Mais, à ces curiosités-là, Catherine se refusait. D'un effort de volonté, elle chassa de son esprit ces pensées étranges sans pouvoir s'empêcher de regardé Claude des Armoises avec des yeux nouveaux où la pitié trouvait sa place. Qui saurait jamais le secret de cette créature étrange dont le visage était pétri à l'image d'un ange et l'âme pleine de dangereuses obscurités ?

— Alors, dit-elle enfin, pourquoi ne pas vous contenter de la vie digne, auprès d'un époux aimant, qui s'ouvre devant vous ? Qu'avez-vous besoin de chercher encore l'aventure puisque vous avez trouvé un havre sûr ?

Claude haussa les épaules et sourit de son curieux sourire ambigu.

— Peut-être que j'aime l'aventure... mais peut-être suivrai-je votre conseil.

— Comme il vous plaira.
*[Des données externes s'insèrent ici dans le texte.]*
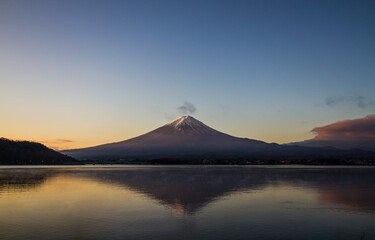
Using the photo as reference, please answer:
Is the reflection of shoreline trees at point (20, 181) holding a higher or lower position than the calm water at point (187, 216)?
higher

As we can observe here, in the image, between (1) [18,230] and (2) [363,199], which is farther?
(2) [363,199]

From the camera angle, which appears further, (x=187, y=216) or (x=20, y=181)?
(x=20, y=181)

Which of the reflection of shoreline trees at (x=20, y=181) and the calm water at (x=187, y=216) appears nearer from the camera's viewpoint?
the calm water at (x=187, y=216)

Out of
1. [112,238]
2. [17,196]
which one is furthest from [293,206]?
[17,196]

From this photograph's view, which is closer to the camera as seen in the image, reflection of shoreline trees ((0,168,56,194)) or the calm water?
the calm water

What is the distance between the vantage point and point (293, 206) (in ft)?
72.8

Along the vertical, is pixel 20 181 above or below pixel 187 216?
above

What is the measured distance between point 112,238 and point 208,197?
13.6 metres

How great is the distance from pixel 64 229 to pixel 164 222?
4500 mm

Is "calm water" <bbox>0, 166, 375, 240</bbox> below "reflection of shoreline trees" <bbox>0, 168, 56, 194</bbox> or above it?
below

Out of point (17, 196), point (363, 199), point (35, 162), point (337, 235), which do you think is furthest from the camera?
point (35, 162)

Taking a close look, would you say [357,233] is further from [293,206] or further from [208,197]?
[208,197]

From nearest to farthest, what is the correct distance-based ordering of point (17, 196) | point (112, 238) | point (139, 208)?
point (112, 238) < point (139, 208) < point (17, 196)

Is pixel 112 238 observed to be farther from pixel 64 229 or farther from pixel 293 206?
pixel 293 206
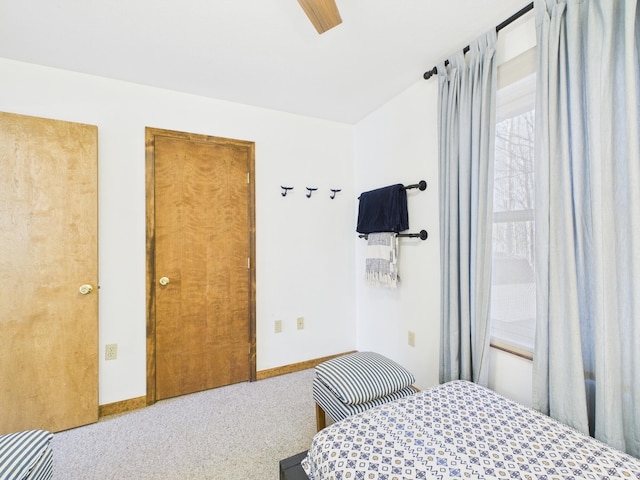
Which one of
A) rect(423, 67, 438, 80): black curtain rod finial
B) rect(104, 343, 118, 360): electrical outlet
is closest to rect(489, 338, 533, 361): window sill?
rect(423, 67, 438, 80): black curtain rod finial

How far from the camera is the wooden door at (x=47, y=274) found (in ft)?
5.96

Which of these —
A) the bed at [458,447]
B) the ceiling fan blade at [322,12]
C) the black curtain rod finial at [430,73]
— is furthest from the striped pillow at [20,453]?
the black curtain rod finial at [430,73]

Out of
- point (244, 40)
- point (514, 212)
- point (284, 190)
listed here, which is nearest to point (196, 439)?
point (284, 190)

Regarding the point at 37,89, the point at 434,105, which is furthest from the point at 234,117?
the point at 434,105

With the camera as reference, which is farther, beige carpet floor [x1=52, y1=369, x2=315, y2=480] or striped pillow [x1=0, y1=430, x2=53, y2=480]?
beige carpet floor [x1=52, y1=369, x2=315, y2=480]

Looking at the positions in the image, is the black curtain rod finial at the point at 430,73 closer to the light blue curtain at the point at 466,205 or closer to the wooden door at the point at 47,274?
the light blue curtain at the point at 466,205

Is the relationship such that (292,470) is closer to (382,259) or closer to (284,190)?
(382,259)

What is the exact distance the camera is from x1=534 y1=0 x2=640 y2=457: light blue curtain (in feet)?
3.66

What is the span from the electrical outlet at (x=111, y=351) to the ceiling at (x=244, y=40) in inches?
78.1

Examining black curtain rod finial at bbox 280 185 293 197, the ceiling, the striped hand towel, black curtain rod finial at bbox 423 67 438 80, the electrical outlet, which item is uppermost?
the ceiling

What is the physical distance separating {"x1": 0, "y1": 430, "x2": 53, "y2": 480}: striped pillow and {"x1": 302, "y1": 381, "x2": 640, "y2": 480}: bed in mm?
1008

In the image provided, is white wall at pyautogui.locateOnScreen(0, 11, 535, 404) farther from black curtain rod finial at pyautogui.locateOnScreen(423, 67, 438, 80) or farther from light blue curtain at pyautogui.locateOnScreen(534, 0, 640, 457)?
light blue curtain at pyautogui.locateOnScreen(534, 0, 640, 457)

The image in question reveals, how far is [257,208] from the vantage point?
2.62m

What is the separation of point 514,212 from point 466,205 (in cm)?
25
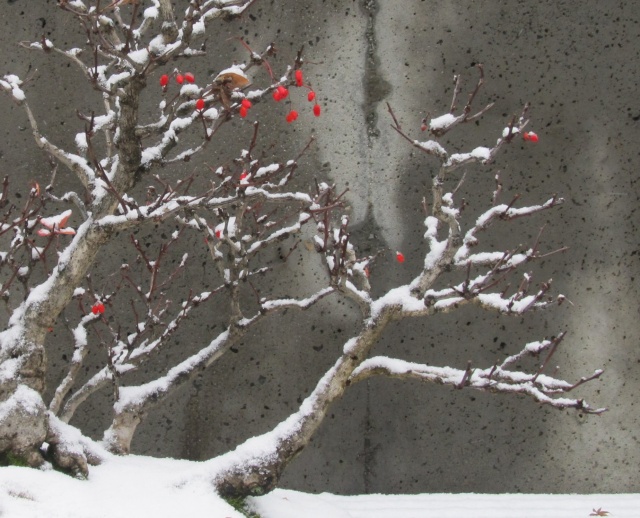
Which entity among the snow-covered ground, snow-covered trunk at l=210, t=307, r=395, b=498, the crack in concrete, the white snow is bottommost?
the snow-covered ground

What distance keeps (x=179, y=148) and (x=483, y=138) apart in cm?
168

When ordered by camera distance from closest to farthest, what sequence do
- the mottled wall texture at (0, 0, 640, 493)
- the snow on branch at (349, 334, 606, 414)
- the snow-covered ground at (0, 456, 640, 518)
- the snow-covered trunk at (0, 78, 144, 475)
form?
1. the snow-covered ground at (0, 456, 640, 518)
2. the snow-covered trunk at (0, 78, 144, 475)
3. the snow on branch at (349, 334, 606, 414)
4. the mottled wall texture at (0, 0, 640, 493)

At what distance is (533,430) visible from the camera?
354 cm

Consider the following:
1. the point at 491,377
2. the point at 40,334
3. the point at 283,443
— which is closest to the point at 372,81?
Answer: the point at 491,377

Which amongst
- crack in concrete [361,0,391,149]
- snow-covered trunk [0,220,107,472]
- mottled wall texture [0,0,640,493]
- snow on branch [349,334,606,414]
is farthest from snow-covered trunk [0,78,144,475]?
crack in concrete [361,0,391,149]

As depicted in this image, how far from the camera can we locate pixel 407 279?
3.53 metres

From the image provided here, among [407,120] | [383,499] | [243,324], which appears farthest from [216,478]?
[407,120]

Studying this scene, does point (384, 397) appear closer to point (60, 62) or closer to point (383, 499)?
point (383, 499)

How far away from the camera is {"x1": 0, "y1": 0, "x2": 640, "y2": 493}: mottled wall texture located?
351 centimetres

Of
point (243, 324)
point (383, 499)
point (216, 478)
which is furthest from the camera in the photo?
point (383, 499)

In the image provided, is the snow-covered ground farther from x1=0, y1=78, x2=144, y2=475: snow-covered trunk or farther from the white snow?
the white snow

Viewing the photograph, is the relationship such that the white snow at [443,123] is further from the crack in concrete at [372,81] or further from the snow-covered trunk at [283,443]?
the crack in concrete at [372,81]

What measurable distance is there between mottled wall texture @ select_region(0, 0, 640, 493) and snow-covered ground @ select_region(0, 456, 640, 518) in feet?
0.48

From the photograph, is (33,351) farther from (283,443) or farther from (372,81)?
(372,81)
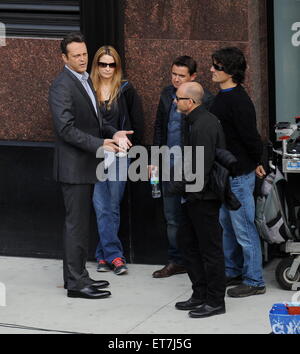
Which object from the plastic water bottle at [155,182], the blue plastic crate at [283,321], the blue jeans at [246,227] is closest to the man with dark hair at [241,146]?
the blue jeans at [246,227]

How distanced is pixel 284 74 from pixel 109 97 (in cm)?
168

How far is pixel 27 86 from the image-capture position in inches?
369

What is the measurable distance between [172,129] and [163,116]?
0.16 meters

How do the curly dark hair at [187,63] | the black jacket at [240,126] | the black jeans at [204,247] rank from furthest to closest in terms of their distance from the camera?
1. the curly dark hair at [187,63]
2. the black jacket at [240,126]
3. the black jeans at [204,247]

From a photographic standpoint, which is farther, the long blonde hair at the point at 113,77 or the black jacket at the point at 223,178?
the long blonde hair at the point at 113,77

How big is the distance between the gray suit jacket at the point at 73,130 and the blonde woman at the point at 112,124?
64 cm

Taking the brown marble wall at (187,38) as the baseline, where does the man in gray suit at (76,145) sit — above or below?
below

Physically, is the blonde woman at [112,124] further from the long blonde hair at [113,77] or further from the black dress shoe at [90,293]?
the black dress shoe at [90,293]

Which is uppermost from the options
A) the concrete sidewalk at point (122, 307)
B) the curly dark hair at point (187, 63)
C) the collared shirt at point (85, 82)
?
the curly dark hair at point (187, 63)

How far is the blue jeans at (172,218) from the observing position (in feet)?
28.2

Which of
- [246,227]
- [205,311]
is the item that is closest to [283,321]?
[205,311]

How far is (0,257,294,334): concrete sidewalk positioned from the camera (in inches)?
284
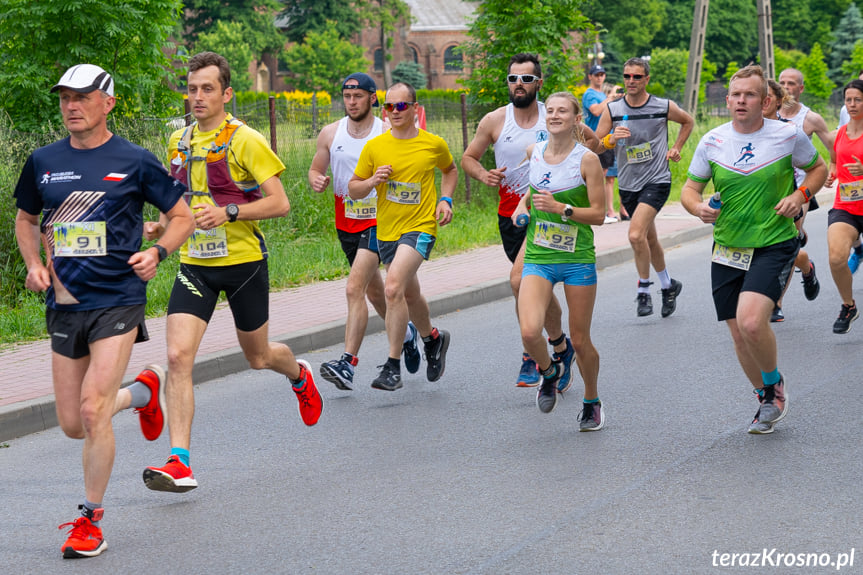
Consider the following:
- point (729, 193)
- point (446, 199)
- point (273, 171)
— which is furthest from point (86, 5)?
point (729, 193)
Pourtant, avant que nous ne nous quittions... pour ne jamais nous revoir, acceptez au moins de me dire ce qu'est devenu mon époux !

— Pourquoi le ferais-je ?

— Peut-être parce qu'à présent vous êtes mariée. Il a des enfants, un fief, des vassaux que la guerre met souvent en péril et qui ont besoin de lui. Il faut qu'il rentre à Montsalvy.

Il y eut un silence, à peine troublé par le cliquetis léger de la chaîne d'or avec laquelle la guerrière s'était mise à jouer. Lentement, suivie par Catherine, les yeux agrandis d'angoisse, elle alla vers la porte de la chapelle. Elle semblait n'avoir rien entendu des paroles suppliantes qu'on venait de lui adresser. Craignant qu'elle ne sortît sans lui avoir répondu, la dame de Montsalvy s'apprêtait à les répéter mais, au seuil, Claude des Armoises s'arrêta, se retourna.